• _Goal of the exercise_:
Copy every line of the entries below word for word, omitting the pictures.

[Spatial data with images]
◇ ◇ ◇ ◇ ◇ ◇ ◇

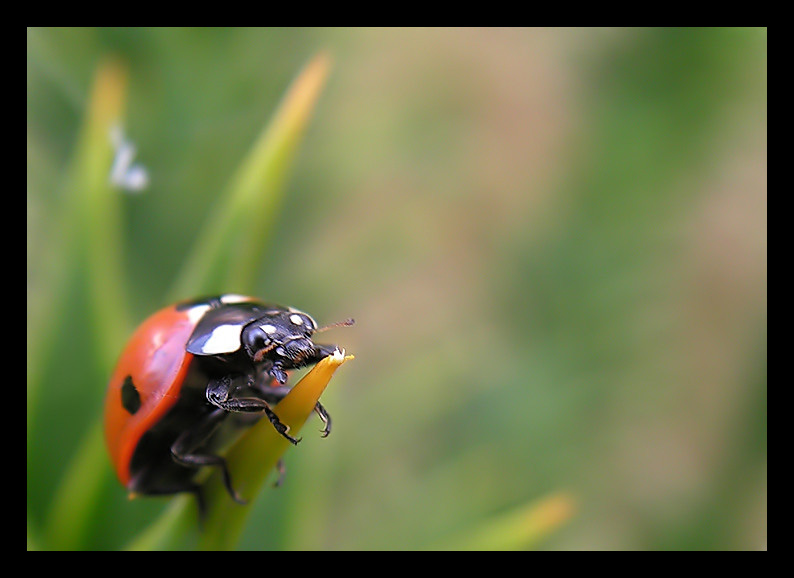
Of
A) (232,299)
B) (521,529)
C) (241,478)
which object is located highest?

◇ ◇ ◇ ◇ ◇ ◇ ◇

• _Output of the exercise_:
Of
A) (232,299)
B) (521,529)
C) (241,478)
which object is located highest?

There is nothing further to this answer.